# Provided passage
The buses are always crowded in Kolkata. Especially, in the evenings. People wanting to reach their homes as soon as possible want to take the very first bus that comes their way. They are so restless to reach the home that they leave all the reason behind and think that there will be only one bus going to their homes. So, they all bundle themselves into the first bus that go to the route of their homes.
It was one of those evenings when I was going home from office in a bus, it was so packed that it resembled the cages in which chickens are carried. It was so humid in the bus that I was literally feeling suffocated. Then at one stop some persons alighted and it made some space for the air to flow and some space to sit as well.
In the throng of the bus one face attracted my attention. She was wearing a simple Saree and was in her late forties. She had a girl around 20 years of age with her. She seemed very familiar to me. I felt a sudden urge to talk to her to know how I know her. Then suddenly I recalled that she used to come to our hostel when I was doing my MBA some 10 years ago.

# Recorded information
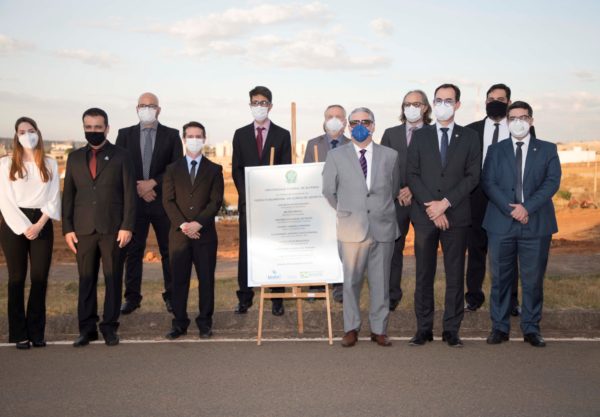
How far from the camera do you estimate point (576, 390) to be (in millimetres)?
5539

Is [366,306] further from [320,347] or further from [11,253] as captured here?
[11,253]

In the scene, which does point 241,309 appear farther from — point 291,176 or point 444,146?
point 444,146

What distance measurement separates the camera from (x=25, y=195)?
7.31m

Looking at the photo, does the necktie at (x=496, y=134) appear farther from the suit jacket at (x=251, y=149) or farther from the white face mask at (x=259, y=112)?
the white face mask at (x=259, y=112)

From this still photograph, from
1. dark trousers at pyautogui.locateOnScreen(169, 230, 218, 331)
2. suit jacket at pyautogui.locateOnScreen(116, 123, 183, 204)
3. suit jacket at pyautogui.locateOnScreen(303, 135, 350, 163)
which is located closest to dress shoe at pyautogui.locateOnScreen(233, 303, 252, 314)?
dark trousers at pyautogui.locateOnScreen(169, 230, 218, 331)

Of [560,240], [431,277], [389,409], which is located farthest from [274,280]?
[560,240]

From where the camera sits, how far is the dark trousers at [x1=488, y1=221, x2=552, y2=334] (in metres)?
7.24

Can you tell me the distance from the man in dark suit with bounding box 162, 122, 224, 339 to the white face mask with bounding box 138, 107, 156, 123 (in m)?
0.91

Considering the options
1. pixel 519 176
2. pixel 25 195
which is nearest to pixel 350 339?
pixel 519 176

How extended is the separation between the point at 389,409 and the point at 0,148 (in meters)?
5.72

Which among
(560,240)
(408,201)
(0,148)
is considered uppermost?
(0,148)

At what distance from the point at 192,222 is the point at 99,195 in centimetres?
100

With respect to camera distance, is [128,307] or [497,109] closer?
[497,109]

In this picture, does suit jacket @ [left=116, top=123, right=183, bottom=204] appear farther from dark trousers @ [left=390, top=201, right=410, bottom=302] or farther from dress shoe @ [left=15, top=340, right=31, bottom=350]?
dark trousers @ [left=390, top=201, right=410, bottom=302]
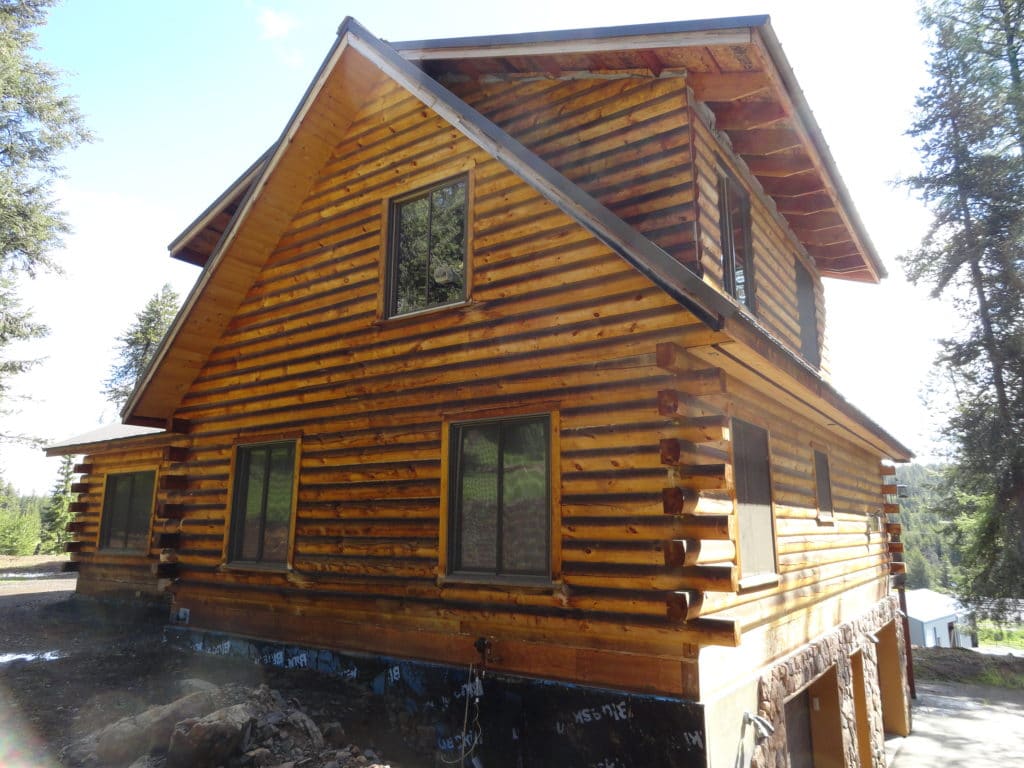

# Your instructions
Reproduce the part of the Kolkata bus passage starting with "The buses are" and going on through "of their homes.". Rely only on the text about Kolkata buses.

# Task output
The buses are always crowded in Kolkata. Especially, in the evenings. People wanting to reach their homes as soon as possible want to take the very first bus that comes their way. They are so restless to reach the home that they leave all the reason behind and think that there will be only one bus going to their homes. So, they all bundle themselves into the first bus that go to the route of their homes.